Local authorities are struggling to implement their electric vehicle (EV) infrastructure plans, seriously putting at risk the UK Government’s ambition to have 300,000 public charge points available by 2030.

A major research project for the Charge Point Operator (CPO) Believ shows that many local authorities have fallen significantly behind in their intended plans, with almost half now pushing the deadline for completion beyond the 2030 ambition.

In 2022, a fifth (20%) of the 100 councils surveyed said they hoped to have local charging infrastructure rolled out within 12 months and almost three-quarters (72%) aimed to do so within three years. Rather than this figure having risen, as might be expected, the opposite seems to be the case and progress is stalling: not a single council is yet to have fully implemented its plans and only 13% expect to do so any time soon. Almost half (47%) believe it will now take more than three years.

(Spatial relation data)
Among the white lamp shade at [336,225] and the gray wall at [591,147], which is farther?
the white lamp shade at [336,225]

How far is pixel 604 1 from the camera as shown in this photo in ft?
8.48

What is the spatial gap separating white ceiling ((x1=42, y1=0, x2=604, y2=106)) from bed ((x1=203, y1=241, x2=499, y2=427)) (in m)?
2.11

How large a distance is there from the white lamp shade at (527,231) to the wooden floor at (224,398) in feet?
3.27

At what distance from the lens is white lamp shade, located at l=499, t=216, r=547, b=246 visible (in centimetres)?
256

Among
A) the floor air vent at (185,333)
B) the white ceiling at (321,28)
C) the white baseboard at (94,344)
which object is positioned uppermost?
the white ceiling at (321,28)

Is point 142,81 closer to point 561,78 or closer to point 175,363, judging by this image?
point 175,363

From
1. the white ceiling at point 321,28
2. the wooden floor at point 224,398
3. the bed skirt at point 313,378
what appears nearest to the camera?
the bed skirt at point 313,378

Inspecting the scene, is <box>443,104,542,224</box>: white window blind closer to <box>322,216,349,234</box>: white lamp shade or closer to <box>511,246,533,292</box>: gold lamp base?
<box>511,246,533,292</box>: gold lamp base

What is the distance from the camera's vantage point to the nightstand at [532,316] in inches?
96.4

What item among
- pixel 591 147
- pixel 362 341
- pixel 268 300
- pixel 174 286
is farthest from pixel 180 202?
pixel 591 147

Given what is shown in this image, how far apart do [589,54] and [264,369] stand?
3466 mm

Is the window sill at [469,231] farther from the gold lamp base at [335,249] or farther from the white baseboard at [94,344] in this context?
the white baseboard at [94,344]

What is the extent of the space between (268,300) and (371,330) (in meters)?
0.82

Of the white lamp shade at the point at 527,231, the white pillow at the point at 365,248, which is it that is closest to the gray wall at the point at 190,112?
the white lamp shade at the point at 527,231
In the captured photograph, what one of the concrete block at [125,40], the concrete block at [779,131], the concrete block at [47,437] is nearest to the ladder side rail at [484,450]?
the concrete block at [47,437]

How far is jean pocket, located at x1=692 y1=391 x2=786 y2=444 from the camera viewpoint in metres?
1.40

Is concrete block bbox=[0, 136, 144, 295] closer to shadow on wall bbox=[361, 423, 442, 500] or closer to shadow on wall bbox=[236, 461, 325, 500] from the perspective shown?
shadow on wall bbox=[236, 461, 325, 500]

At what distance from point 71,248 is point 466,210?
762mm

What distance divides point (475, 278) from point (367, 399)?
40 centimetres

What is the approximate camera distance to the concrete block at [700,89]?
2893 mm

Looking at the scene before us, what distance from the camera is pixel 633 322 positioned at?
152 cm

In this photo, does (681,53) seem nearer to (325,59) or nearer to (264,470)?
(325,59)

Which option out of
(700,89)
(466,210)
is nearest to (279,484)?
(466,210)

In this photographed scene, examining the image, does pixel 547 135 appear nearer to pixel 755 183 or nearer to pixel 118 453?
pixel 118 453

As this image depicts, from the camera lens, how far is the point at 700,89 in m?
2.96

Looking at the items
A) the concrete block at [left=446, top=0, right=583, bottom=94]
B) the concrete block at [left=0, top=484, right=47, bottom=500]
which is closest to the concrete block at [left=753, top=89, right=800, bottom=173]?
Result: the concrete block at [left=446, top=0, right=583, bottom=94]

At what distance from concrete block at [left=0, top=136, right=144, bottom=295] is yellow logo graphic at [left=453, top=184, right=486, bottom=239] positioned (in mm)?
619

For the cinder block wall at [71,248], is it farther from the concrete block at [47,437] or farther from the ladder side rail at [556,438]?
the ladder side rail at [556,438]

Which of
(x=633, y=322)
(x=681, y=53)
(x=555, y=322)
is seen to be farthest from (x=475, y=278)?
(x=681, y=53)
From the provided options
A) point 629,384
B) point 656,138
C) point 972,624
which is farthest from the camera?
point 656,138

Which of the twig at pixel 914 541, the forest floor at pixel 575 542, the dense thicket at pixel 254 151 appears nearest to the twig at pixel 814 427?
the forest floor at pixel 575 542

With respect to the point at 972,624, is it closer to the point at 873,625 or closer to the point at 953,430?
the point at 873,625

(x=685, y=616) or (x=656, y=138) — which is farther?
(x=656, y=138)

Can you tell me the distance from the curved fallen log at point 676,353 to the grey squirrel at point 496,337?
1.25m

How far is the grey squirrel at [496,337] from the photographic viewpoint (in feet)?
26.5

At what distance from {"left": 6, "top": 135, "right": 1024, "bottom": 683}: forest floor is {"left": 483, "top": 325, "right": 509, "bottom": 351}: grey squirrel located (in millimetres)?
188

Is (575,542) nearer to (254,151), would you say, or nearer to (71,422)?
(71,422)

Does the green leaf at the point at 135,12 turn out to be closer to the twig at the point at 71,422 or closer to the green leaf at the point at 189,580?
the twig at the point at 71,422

EXERCISE INSTRUCTIONS:
**a)** Copy the passage of the article on public EV charge points that begins with "In 2022, a fifth" and continues through "than three years.".
**b)** Present the lines of the entries from the line containing "Looking at the items" through the line containing "Result: the concrete" as a numbered list, leaving out any blank lines.

SOLUTIONS FOR EACH TASK:
**a)**
In 2022, a fifth (20%) of the 100 councils surveyed said they hoped to have local charging infrastructure rolled out within 12 months and almost three-quarters (72%) aimed to do so within three years. Rather than this figure having risen, as might be expected, the opposite seems to be the case and progress is stalling: not a single council is yet to have fully implemented its plans and only 13% expect to do so any time soon. Almost half (47%) believe it will now take more than three years.

**b)**
1. Looking at the items
2. A) the concrete block at [left=446, top=0, right=583, bottom=94]
3. B) the concrete block at [left=0, top=484, right=47, bottom=500]
4. which is closest to the concrete block at [left=753, top=89, right=800, bottom=173]?
5. Result: the concrete block at [left=446, top=0, right=583, bottom=94]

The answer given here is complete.